See also (related category): People from Woodbine, New Jersey

People who were born in, residents of, or otherwise closely associated with Woodbine include:

  • Samuel Gallu (1918–1991), writer and producer and director of film and television.
  • Bubba Green (born 1957), former defensive lineman who played in the NFL for one season for the Baltimore Colts.
  • Jacob Goodale Lipman (1874-1939), professor of agricultural chemistry and researcher in the fields of soil chemistry and bacteriology.
  • Calvin Murray (born 1958), running back who played in the NFL for the Philadelphia Eagles.

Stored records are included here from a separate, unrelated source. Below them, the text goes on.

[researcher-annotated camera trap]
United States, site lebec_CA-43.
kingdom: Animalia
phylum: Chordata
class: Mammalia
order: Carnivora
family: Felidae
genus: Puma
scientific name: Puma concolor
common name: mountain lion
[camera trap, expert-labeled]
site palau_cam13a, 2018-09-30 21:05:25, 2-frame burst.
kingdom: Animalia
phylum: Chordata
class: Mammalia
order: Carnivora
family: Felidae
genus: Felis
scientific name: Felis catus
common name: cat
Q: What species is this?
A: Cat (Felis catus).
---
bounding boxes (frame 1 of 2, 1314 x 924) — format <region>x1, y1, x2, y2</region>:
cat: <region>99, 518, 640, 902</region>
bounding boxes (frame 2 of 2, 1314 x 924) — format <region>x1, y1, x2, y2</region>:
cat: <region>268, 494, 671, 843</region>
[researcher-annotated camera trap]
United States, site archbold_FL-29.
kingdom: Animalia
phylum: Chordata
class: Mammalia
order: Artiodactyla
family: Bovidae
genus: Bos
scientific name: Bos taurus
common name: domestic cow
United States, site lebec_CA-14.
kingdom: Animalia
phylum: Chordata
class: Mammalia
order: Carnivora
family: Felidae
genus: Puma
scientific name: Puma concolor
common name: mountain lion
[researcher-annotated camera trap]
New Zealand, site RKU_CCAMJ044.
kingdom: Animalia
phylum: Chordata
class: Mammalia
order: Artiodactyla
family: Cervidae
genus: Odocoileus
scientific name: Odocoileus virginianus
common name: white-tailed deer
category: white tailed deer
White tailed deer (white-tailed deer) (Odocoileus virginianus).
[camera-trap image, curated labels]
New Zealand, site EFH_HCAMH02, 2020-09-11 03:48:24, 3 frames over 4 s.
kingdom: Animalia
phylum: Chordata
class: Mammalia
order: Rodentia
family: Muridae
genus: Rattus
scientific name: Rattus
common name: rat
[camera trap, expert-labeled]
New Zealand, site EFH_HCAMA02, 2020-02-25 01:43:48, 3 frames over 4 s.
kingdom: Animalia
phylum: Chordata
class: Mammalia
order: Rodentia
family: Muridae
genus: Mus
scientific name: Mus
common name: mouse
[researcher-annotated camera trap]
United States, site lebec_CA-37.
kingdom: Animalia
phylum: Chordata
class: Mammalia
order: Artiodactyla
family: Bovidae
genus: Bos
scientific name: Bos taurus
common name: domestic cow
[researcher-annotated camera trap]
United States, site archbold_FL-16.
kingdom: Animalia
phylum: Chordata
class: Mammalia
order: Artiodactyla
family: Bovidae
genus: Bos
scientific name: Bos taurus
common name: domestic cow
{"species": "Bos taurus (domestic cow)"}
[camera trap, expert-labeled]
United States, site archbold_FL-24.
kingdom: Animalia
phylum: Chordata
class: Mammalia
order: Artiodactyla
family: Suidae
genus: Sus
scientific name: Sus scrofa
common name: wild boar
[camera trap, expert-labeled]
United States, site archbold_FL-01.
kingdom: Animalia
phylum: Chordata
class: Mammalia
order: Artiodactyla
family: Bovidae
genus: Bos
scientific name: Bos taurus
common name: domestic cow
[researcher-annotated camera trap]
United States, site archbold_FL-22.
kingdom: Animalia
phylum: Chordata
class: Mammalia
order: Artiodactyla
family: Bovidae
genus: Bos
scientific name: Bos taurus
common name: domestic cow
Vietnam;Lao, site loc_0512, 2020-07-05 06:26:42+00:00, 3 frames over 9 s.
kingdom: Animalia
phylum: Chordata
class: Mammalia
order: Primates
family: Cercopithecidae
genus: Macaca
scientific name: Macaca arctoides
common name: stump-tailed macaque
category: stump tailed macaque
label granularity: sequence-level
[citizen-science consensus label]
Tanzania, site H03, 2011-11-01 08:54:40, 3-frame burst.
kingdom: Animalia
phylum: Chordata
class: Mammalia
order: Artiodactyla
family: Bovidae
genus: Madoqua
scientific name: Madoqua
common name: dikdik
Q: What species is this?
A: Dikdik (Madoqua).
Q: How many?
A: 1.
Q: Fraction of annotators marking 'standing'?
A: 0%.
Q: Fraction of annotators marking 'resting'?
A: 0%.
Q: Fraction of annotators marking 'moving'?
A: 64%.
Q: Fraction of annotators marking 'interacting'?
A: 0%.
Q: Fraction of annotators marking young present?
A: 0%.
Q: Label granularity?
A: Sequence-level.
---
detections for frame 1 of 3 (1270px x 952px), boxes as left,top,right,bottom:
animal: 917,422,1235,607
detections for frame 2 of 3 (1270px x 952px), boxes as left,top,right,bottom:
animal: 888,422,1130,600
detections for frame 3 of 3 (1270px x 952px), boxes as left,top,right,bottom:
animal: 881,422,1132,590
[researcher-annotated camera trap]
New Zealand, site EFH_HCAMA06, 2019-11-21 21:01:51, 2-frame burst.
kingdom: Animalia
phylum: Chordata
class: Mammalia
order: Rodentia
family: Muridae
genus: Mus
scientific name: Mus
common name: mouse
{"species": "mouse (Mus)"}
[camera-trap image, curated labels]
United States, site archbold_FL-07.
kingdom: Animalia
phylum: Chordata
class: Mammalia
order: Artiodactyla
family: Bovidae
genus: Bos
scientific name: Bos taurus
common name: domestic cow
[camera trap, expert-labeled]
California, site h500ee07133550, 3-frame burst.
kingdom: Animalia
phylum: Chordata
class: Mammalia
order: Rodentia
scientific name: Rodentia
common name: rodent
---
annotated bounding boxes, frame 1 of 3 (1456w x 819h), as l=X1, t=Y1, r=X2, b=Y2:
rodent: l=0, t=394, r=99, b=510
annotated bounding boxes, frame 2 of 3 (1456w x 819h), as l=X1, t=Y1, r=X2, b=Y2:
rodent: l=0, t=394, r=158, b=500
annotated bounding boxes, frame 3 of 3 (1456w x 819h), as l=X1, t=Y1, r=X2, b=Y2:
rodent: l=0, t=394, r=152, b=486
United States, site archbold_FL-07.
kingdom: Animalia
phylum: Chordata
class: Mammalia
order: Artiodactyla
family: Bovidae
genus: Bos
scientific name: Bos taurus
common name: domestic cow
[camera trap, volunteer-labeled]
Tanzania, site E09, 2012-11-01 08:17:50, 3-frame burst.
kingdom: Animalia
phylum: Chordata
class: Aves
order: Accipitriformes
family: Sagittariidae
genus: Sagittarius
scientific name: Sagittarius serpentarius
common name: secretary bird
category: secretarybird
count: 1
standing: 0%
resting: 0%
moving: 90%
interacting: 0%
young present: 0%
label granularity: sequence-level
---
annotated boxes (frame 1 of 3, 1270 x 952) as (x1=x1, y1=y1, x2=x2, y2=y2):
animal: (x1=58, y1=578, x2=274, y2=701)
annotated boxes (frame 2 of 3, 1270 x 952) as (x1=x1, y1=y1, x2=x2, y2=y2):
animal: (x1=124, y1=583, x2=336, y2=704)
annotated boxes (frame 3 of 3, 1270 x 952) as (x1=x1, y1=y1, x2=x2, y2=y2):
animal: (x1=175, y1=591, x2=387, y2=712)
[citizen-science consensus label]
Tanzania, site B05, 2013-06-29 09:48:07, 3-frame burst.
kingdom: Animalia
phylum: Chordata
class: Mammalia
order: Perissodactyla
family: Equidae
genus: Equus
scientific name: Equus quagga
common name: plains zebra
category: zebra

  • Joseph Rabinowitz, founder of the Woodbine Children's Clothing Company, the community's largest employer, who was elected at age 37 in 1910 as third mayor of Woodbine; his descendants include grandson, Jay Rabinowitz, former Chief Justice of the Supreme Court of Alaska; Robert Rabinowitz, creator of Beatlemania, clinical psychologist Barrie R. Cassileth and Olympic athlete Judy Rabinowitz.
  • Herman Rosenthal (1843-1917), author, editor and librarian.
  • Hirsch Loeb Sabsovich (1860-1921), agronomist, chemist and agricultural educator who served as the first mayor of Woodbine.